**** Given passage
I find it ironic that a lot of you out there will spend hundreds to several thousand of dollars for that special Pistol/Revolver, but balk at more costly ammofor that special gun.

I'm lucky that in retirement, I can afford the more expensive ammo, but the only reason I'll buy it is because Adriane really enjoys her new LCR 327 Fed Mag revolver. Since she finally found a revolver she can shoot & likes, I will spend the extra bucks.

The 32S&WL ammo is cheap for messing at the range at $12-14/box of 50.
In my reality, I would have never bought the 327 mag revolver for all the reasons that were stated before. Since I really enjoy her company I'm thrilled that she will shoot with me & also enjoy it.
********
**** Data extract
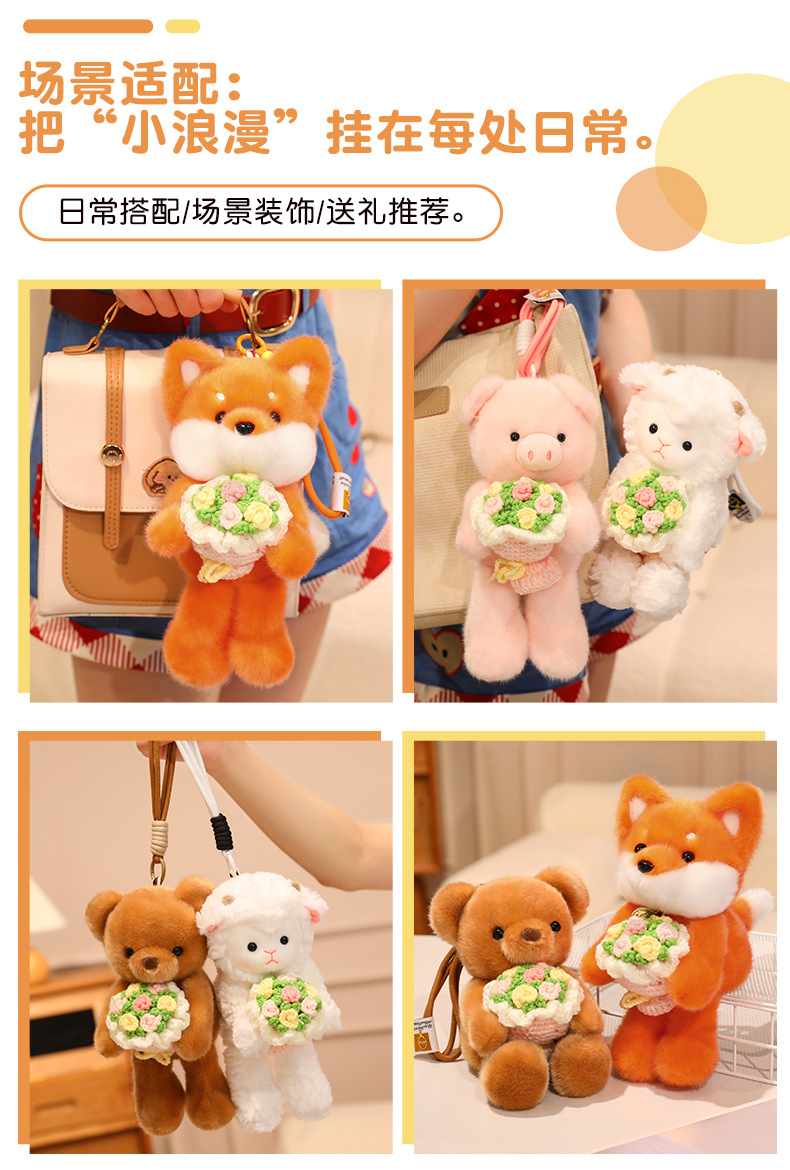 场景适配：
把“小浪漫”挂在每处日常。

日常搭配/场景装饰/送礼推荐。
********
** Exercises to complete **
a) In the post about ammunition prices, why is the writer willing to pay for the more expensive 327 Fed Mag ammo?
b) Return the text of the post about ammunition prices between "I find it ironic" and "at $12-14/box of 50.", inclusive.
c) Resume the post about ammunition prices from the point where it stops.

** Outputs for the tasks **
a) Adriane really enjoys her new LCR 327 Fed Mag revolver. She has finally found a revolver she can shoot and likes, so the writer will spend the extra money. The writer also enjoys her company and is glad she will shoot with them.

b)
I find it ironic that a lot of you out there will spend hundreds to several thousand of dollars for that special Pistol/Revolver, but balk at more costly ammofor that special gun.

I'm lucky that in retirement, I can afford the more expensive ammo, but the only reason I'll buy it is because Adriane really enjoys her new LCR 327 Fed Mag revolver. Since she finally found a revolver she can shoot & likes, I will spend the extra bucks.

The 32S&WL ammo is cheap for messing at the range at $12-14/box of 50.

c)
Not now, but in a decade, dare I say maybe a score, if the .327 continues to be made the demand will increase. IMO the best way to get .32 revolvers popular is get them into female shooters' hands. Women like .32, it's more fun for them to shoot and not feel like all they'll ever be able to handle is .22, so it's encouraging for them.

Same goes for .32 ACP as well. If someone were to make a larger size .32 and not a tiny pocket pistol, you know, something like the old Savage 1907, it's something that will have little recoil, but hit harder and be more reliable than .22

Savage knew it in 1907, idk why people poo poo the .32 today.